I think one thing that may have led to the problem is that when he goes to our pet sitter, she lets him sleep in the bed with her and her 2 Bichons. However, this crate aversion did not start until the last week or so, and he had not been to her house in quite a while. There is no way that my husband will ever let him sleep in our bed, so that is not an option. (It also wouldn't be safe as our bed is very high).
This is a very critical time to get this resolved, because our daughter and her 8 week old baby will be coming for Christmas, and they are already sleep deprived. I am even thinking about sending him to the pet sitter while they are here, but I will be sad and feel guilty not having him here for Christmas. 
Any advice will be greatly appreciated!!!


----------



## Tux's Mom (May 24, 2016)

Since he is potty trained and is old enough to hold his bladder, you might try giving him a nice 100% cotton sheet to sleep on under your night stand. Don't allow him on the bed. Havanese can be fearful if isolated. Tux has adapted quite nicely to sleeping under a bench on a sheet near our bed. We can get up in the middle of the night and he stays on his "bed". At first he would follow us to the bathroom in the middle of the night, but now he knows the routine. I can even turn on the TV in the middle of the night if I wake up and am having trouble getting back to sleep. Tux ignores it.

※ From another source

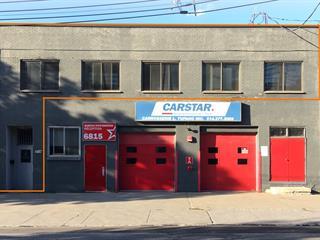 Commercial unit for rent in Montréal (Rosemont/La Petite-Patrie), Montréal (Island), 6817, Rue  Saint-Urbain, 11843706 - Centris.ca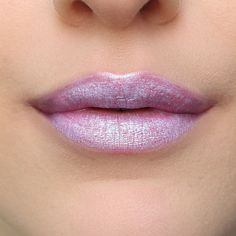 Too Faced La Creme Color Drenched Lipstick in Unicorn Tears - Too Faced Cosmetics - #toofaced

I never acquiesced to any sad little whimpers if he wanted us to get up when he was ready and we weren't. He knows that its entirely up to us what the schedule is.

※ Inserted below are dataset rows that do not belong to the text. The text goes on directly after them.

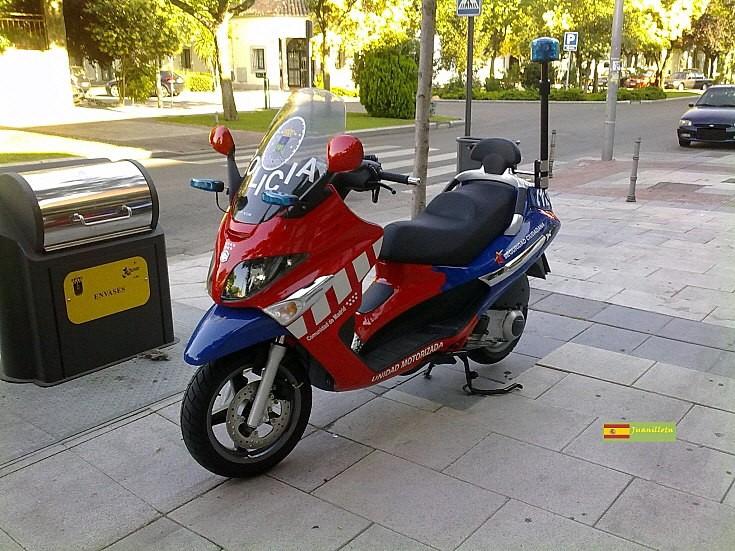 Piaggion scooter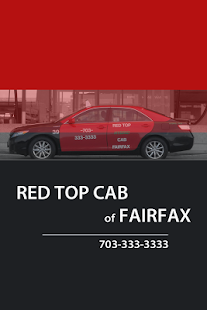 Fairfax Red Top Cab- screenshot thumbnail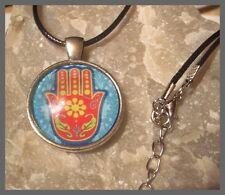 Hamsa Fatimas Hand Cabochon Anhänger mit Halskette Necklace NEU (E518)
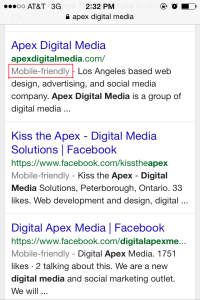 ApexDigitalMedia.com is Mobile Friendly.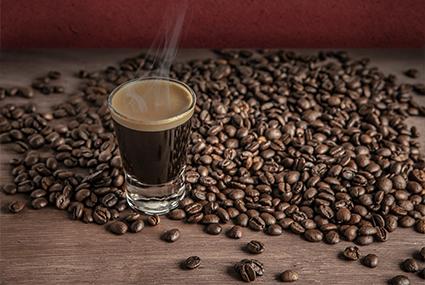 cafe_1_baixa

The first few nights you try this, ignore Oreo if he jumps around the bed. Just tell him nicely to go night night, and back to bed or whatever he understands. DON'T get up or he will learn pronto how to get you out of bed!!!! You may find he is quite happy to be near you and uncrated. Good luck.


----------



## Molly120213 (Jan 22, 2014)

I think you need to tell your pet sitter what his bedtime routine is and not to let him in her bed. My sister in law watched my Bichon once and let her sleep in bed with her while I was gone. She was never good for me in her crate at bedtime after that and I finally gave in to having her in my bed. If he continues to cause a ruckus about being in the crate at night maybe you could try leaving the crate door open and gate him in the laundry room so he has a little more freedom but is not in your bed. Good luck.


----------



## Cmward (Jun 28, 2017)

Molly120213 said:


> I think you need to tell your pet sitter what his bedtime routine is and not to let him in her bed. My sister in law watched my Bichon once and let her sleep in bed with her while I was gone. She was never good for me in her crate at bedtime after that and I finally gave in to having her in my bed. If he continues to cause a ruckus about being in the crate at night maybe you could try leaving the crate door open and gate him in the laundry room so he has a little more freedom but is not in your bed. Good luck.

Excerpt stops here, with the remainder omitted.